# Cherry and Buttons



## MissPorter13 (Jun 20, 2012)

Just thought I'd put up a picture of my mousies enjoy their treat. You wouldn't know from the way Buttons behaves that he was wild, him and Cherry share everything and are inseparable! I've definitely satisfied my curiosity about domestic and wild being able to live together (they do very well and are all happy and healthy). 
The pet-girls in with him, Cherry and Blossom, are really relaxed and chilled out, they'll take a nap anywhere and tend to just crash out on top of their bedding so it's really interesting to see the difference in instinct I suppose between wild and domestic. Buttons will immediately set about building a perfect and elaborate nest as soon as he gets his paws on the paper/hay! It has multiple chambers and tunnels and seems to be almost woven together. 
I don't know if it's something that just develops with age (they're 9wks) but I would swear Buttons has taught them/they've learnt off of him how to make up the nest as it's now a team effort to build the house after a clean out.
Anywayyy I've rambled, but for me this little trio are fascinating to watch and certainly have me thinking a lot more about why they do what they do.

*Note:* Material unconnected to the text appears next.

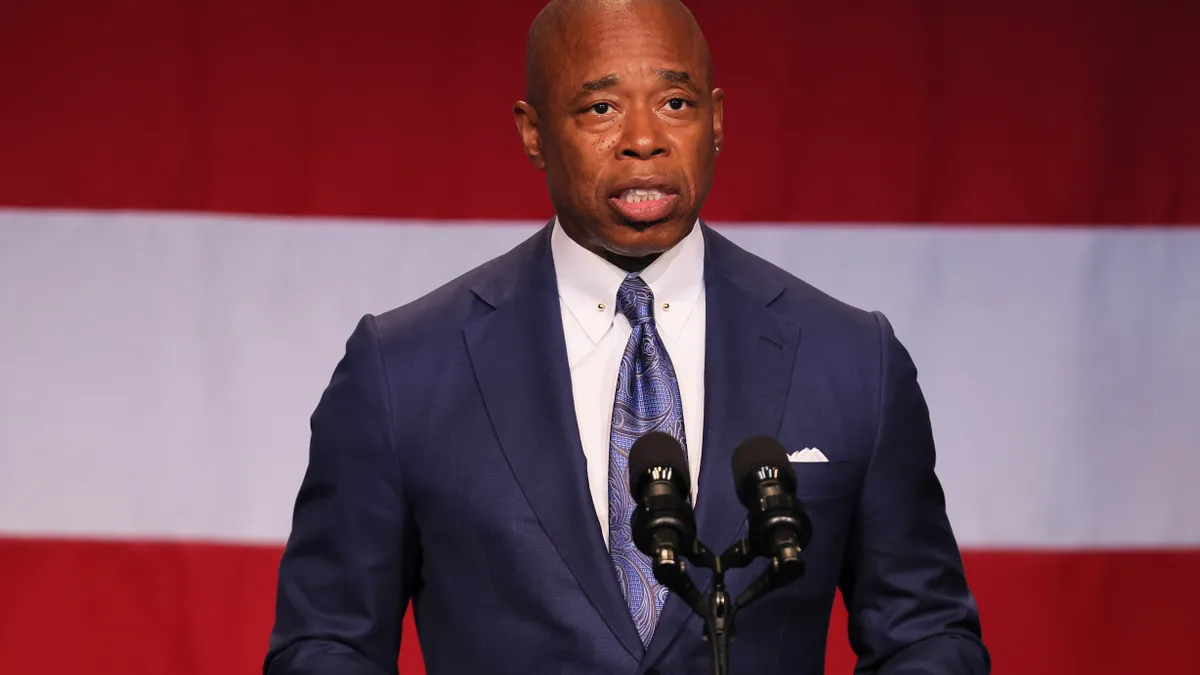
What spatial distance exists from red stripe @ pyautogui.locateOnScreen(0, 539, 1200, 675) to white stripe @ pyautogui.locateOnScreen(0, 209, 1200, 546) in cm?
4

These were some very happy mice :lol:


----------



## Frizzle (Oct 6, 2011)

Do you know what species Buttons is?


----------



## MojoMouse (Apr 20, 2012)

This is so interesting! It's not surprising that Buttons is such a builder - it's wild type behaviour, after all, and males are often the most fastidious and creative when it comes to building their nests and tunnels. The question is how much Cherry and Blossom are learning from him, as opposed to their natural instincts kicking in as they mature, and have access to the materials. With females and their daughters, a breeder over here who developed the concept of "natural mouseries" observed that mice domestic mice very quickly started to get the hang of building, simply by being given the right materials as part of their substrate.

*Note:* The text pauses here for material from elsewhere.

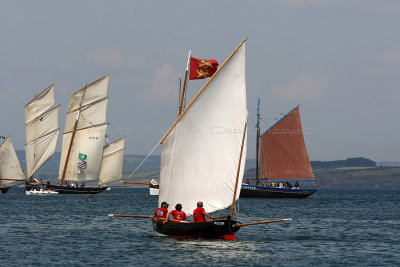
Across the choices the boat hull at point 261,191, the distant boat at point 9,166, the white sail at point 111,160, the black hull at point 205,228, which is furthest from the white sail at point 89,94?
the black hull at point 205,228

I've noticed that with material such as coconut coir and hay, mice can become very adept at weaving the walls together. It's fascinating!

Your group sound like quite the happy family!  Is the male a common wild type, or a different species?


----------



## MissPorter13 (Jun 20, 2012)

We're not entirely sure, we don't want him breeding with the girls but don't want him living alone either so fingers crossed he's a Wood Mouse (we think he is). 
And yes it's so interesting to see their behaviour changing so much when they're exposed to new things!
It's so nice because they seem to really adore each other, so often we'll go in to find them all sat in a circle in their bowl sharing a treat or in a big tangled pile all cleaning and grooming eachother. 
It's mousey love! :love1


----------